## EXERCISE TASKS:
**a)** From the passage on Númenor's law of succession, reproduce word for word the portion starting with "Another law?" and going on through "Exile (see below).".
**b)** Resume the passage on Númenor's law of succession, picking up right after its final sentence.

In S.A. 1075, Tar-Aldarion surrendered the Sceptre to his daughter, who became Tar-Ancalimë, seventh ruler and first Ruling Queen of Númenor.[7]

Another law?

In justifying Tar-Ancalimë's accession to the Sceptre, the law of Tar-Aldarion is elsewhere stated as "the eldest child of the King, whether man or woman, should receive the sceptre."[8] Many millennia later, this exact formulation of the law would become important to the Realms in Exile (see below).

It is unknown when exactly the law took this form, but it must have done so before the death of Tar-Ancalimë. Tar-Ancalimë's only child and successor, Tar-Anárion, had two daughters before the birth of his only son (who would become Tar-Súrion). Both of Tar-Súrion's elder sisters are said to have been offered the Heirship and to have refused it out of dislike and fear of their grandmother Tar-Ancalimë. Tar-Ancalimë must have been alive at the time her granddaughters refused the Heirship, because it's said that as revenge for this slight, she forbade them to marry.[1]

Realms in Exile

After the Downfall of Númenor, the surviving Númenóreans (led by descendants of Silmariën) founded the kingdoms of Arnor and Gondor in Middle-earth. The Dúnedain of these realms did not follow any law of Númenor that provided for the succession of women.

## DATA EXTRACT:
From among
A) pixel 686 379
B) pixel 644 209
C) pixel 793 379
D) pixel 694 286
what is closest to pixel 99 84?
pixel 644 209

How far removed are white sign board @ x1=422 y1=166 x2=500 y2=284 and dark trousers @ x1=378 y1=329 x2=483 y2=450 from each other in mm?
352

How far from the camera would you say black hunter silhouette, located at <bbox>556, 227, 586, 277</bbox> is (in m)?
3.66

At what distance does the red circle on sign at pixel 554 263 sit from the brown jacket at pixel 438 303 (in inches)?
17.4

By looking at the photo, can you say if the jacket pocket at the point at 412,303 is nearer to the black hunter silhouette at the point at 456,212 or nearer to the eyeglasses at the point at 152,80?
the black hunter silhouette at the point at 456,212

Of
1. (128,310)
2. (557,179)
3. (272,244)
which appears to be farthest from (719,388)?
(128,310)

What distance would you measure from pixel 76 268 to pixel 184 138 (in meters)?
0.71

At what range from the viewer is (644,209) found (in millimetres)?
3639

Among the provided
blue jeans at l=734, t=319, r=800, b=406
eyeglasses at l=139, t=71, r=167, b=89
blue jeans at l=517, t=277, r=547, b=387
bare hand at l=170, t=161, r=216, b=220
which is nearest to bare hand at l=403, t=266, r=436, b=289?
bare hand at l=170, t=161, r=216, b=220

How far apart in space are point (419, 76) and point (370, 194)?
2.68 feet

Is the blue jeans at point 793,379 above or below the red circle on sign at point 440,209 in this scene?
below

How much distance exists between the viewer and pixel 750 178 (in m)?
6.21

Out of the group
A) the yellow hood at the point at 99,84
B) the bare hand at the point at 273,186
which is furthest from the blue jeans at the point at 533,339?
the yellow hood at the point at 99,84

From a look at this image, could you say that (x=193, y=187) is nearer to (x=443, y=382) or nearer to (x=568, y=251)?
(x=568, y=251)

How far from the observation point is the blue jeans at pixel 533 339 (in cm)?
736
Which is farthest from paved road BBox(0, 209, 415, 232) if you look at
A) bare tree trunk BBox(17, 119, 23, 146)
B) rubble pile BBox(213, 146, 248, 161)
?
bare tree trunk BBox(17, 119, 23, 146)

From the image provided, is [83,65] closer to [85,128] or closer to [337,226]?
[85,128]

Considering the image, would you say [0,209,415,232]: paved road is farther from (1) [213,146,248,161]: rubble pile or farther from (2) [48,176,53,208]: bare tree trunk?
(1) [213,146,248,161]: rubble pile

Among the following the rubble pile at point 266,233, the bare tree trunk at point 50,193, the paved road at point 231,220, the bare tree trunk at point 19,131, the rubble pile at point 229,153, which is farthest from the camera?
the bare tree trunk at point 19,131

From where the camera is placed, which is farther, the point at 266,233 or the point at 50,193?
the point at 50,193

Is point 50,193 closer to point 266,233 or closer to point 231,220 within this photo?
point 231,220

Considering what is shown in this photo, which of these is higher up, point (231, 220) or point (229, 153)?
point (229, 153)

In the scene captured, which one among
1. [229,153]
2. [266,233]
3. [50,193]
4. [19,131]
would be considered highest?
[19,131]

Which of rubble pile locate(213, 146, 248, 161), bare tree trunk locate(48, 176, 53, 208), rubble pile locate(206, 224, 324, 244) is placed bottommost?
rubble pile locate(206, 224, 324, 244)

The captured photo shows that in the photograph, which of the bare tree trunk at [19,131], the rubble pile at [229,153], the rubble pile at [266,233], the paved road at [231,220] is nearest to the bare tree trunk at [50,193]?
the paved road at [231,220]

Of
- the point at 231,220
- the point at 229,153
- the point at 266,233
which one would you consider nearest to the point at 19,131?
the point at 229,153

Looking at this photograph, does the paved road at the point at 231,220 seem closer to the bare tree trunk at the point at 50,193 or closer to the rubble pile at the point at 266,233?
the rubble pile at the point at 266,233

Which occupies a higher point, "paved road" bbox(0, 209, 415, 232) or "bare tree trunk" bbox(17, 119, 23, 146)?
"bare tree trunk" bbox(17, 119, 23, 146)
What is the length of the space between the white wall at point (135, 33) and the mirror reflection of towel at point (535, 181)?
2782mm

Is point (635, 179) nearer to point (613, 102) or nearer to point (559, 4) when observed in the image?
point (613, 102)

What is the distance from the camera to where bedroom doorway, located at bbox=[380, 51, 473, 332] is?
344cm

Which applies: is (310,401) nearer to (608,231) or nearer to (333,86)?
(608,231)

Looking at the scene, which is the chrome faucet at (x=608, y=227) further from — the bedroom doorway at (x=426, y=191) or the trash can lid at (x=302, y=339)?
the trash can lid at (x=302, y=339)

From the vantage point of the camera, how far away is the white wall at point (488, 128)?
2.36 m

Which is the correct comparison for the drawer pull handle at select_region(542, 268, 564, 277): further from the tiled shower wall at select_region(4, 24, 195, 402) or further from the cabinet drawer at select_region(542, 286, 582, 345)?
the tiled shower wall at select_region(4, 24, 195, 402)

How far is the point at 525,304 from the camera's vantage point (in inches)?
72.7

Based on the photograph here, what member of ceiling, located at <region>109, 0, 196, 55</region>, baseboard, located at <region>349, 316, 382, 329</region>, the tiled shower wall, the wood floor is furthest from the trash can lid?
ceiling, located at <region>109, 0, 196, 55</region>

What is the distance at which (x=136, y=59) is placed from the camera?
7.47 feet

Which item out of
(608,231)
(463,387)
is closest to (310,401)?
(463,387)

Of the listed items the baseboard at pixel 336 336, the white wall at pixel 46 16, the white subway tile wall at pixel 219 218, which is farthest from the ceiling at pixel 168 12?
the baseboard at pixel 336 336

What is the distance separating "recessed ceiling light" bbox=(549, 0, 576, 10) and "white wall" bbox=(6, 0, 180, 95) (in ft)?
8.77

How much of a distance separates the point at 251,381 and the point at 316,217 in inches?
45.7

## TASK RESPONSES:
**a)**
Another law?

In justifying Tar-Ancalimë's accession to the Sceptre, the law of Tar-Aldarion is elsewhere stated as "the eldest child of the King, whether man or woman, should receive the sceptre."[8] Many millennia later, this exact formulation of the law would become important to the Realms in Exile (see below).

**b)**
In T.A. 1944, King Ondoher of Gondor perished with his sons and was survived only by his daughter Fíriel. Her husband Arvedui, heir to the throne of Arthedain, wrote two letters to Gondor to press his claim to its crown. Part of his claim rested on the Númenórean law:

In Númenor of old the sceptre descended to the eldest child of the king, whether man or woman. It is true that the law has not been observed in the lands of exile ever troubled by war; but such was the law of our people, to which we now refer, seeing that the sons of Ondoher died childless.

Gondor made no answer to Arvedui's second letter. With the Steward Pelendur and the Council of Gondor having rejected Arvedui's claim, Eärnil II made his own. Eärnil was Captain of the Southern Army of Gondor and had recently won a great victory over the Wainriders. Moreover, he was a fourth-generation descendant of King Telumehtar Umbardacil in the male line. The crown was granted to him with the approval of all the Dúnedain of Gondor. Eärnil himself seems to have viewed his accession as entirely legitimate, as he sent word to Arvedui that he had "received the crown of Gondor, according to the laws and the needs of the South-kingdom."[9]

The Kingship of both Gondor and Arnor eventually passed to Arvedui and Fíriel's descendant, King Elessar.